I understand I am cherry picking by going back to 1989.  But imagine someone took this buy-and-hold advice at that time. Imagine they dumped all of their life savings in Japanese stocks in 1989.  Are they still waiting for the “long run”?  How long are they supposed to wait?

Sure, this is Japan. It is not the United States. But we are not talking about Zimbabwe or Bangladesh.  It is a first-world country.  In fact, in the 1980s, there were some people worried about Japan taking over the world, economically speaking.

Japan has its problems.  It is densely populated.  The debt-to-GDP is astronomical.  The population is aging.  The economy has been somewhat stagnant.  But it is still a relatively advanced country.  It is still considered a first-world country.

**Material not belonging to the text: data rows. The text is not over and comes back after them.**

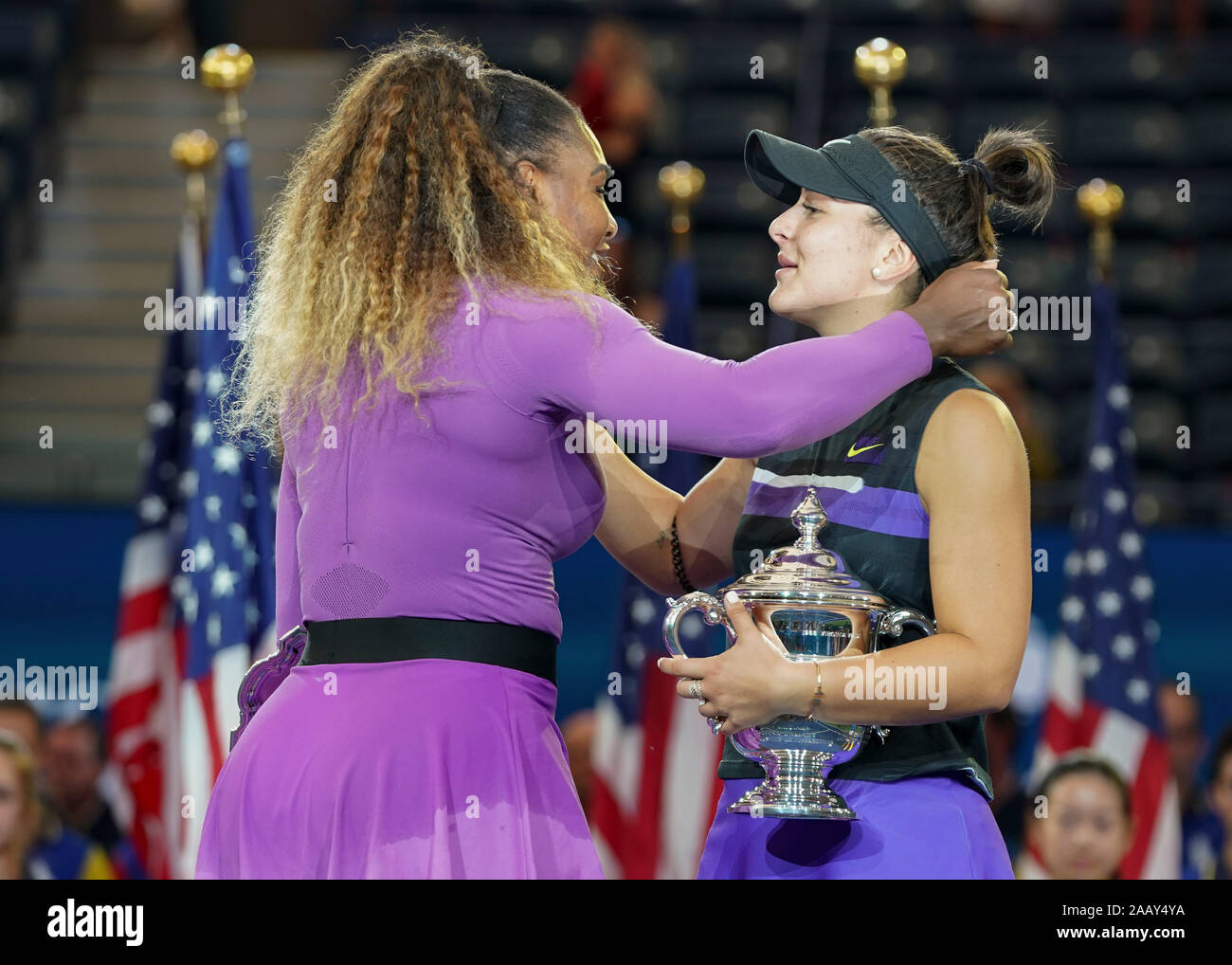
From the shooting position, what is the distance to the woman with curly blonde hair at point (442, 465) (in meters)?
1.67

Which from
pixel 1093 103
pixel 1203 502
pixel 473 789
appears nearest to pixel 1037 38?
pixel 1093 103

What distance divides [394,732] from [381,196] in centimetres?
56

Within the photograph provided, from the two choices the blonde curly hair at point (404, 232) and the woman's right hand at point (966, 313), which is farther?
the woman's right hand at point (966, 313)

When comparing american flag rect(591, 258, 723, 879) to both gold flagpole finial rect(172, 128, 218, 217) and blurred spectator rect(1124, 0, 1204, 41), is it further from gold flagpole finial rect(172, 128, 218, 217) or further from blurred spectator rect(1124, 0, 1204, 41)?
blurred spectator rect(1124, 0, 1204, 41)

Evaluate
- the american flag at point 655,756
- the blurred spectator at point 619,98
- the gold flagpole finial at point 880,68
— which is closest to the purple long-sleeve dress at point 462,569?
the gold flagpole finial at point 880,68

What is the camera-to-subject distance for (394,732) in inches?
65.9

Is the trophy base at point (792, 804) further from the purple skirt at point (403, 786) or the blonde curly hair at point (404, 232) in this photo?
the blonde curly hair at point (404, 232)

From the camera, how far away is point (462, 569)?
1.70 metres

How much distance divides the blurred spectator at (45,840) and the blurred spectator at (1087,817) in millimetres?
2213

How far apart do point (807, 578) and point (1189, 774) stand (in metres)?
3.03

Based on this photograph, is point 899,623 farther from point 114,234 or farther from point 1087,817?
point 114,234

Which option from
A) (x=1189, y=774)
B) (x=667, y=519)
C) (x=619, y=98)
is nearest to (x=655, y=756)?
(x=1189, y=774)

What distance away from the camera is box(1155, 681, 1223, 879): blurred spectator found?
4254mm

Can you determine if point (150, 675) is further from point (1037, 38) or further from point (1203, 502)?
point (1037, 38)
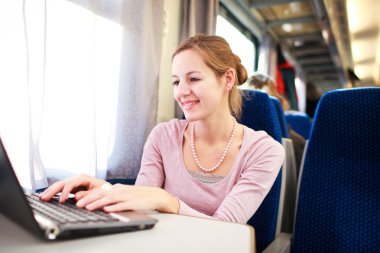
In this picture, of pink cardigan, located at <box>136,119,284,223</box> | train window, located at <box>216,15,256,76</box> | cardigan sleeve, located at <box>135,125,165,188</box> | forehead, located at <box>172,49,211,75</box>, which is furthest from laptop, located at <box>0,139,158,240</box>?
train window, located at <box>216,15,256,76</box>

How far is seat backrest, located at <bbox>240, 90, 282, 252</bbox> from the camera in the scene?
3.47 ft

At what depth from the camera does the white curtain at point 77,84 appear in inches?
47.1

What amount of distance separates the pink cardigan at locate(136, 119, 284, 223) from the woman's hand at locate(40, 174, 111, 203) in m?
0.22

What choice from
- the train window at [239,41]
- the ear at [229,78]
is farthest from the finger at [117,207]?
the train window at [239,41]

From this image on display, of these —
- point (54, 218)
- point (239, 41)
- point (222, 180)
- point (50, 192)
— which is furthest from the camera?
point (239, 41)

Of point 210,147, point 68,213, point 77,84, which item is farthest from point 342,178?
point 77,84

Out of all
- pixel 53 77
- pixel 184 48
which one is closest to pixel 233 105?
pixel 184 48

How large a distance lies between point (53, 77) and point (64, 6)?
335 millimetres

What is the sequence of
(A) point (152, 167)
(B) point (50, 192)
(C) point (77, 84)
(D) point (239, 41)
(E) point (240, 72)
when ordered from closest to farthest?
1. (B) point (50, 192)
2. (A) point (152, 167)
3. (E) point (240, 72)
4. (C) point (77, 84)
5. (D) point (239, 41)

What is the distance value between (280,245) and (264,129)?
409mm

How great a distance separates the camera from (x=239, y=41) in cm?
416

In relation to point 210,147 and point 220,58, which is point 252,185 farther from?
point 220,58

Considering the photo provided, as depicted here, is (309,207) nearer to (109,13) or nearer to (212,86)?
(212,86)

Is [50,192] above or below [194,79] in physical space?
below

The United States has problems too.  The debt is high here too.  The baby boomers continue to retire, and the unfunded liabilities are massive. Some estimates have put the unfunded liabilities over $200 trillion.

We don’t know how this will play out.  Will it be massive inflation?  Will it be a sustained depression?  Will it be stagnation similar to Japan?

We really don’t know. The one thing I do know is that I don’t want to bet everything on one scenario.  I have worked hard for the money I have been able to save, and I’m sure most people would say the same thing.  Even if you haven’t worked that hard for it, it would make sense to want to preserve it.

This is why I recommend investing in a permanent portfolio, as described by Harry Browne in his book titled Fail-Safe Investing.  The permanent portfolio will probably not make you rich by itself.  What it will do is give you peace of mind.  You don’t have to worry about high inflation or stock market crashes. You can protect your portfolio from virtually any economic environment, while still making a decent return over the long run.

I have written a short e-book on how to set up a permanent portfolio and possible ways to tweak it to fit your personal situation.  It is available on Amazon for just $7.99. If you take away one piece of advice from this book, it could save you thousands of dollars or more over the years.  Better yet, it can save you from a lot of anxiety about stock market crashes or other events. That is why I sometimes refer to it as the “Sleep-at-night Portfolio”.

I just released this e-book late in 2018, but I have not promoted it up until now.  If you are reading this before January 31, 2019, I am running a discount where you can get this book for just $2.99.  Again, this is a miniscule price to pay for less anxiety and possibly saving your portfolio many thousands of dollars over the years.  It will probably save you a ton of time too, as setting up a permanent portfolio is not difficult.  You don’t have to study the financial markets to implement the portfolio.

Pick up this e-book while this discount lasts.  Don’t be a Japanese buy-and-hold stock investor of 1989.  You can do better than that, and it doesn’t take a lot of time or effort.  You do have to go against some of the conventional wisdom.

2 thoughts on “The Japanese Version of Buy-and-Hold Stock Investing”

  1. What is your opinion on dividend growth investing? Invest for the rising income stream and ignore the principal fluctuations? Think of it like a rental property. Or a fruit tree that drops fruit quarterly?

  2. The problems with dividend investing are really the same as investing in stocks in general. Stock prices can go down. Dividends can be cut during hard times. In fact, in a bear market, dividend stocks may get hit even harder than others. Therefore, I am not completely against stocks that pay a good dividend, but it should be done as a speculation. Your best bet in the long run is to pick a few solid companies that you think will do well over time.

    Unfortunately, in today’s world, the dividends that are paid out are rather low. This is largely because of the government’s distortion of the market from regulations to the tax code. The rules put in place tend to favor more corporate debt, and more incentives to eke out capital gains rather than pay dividends to shareholders.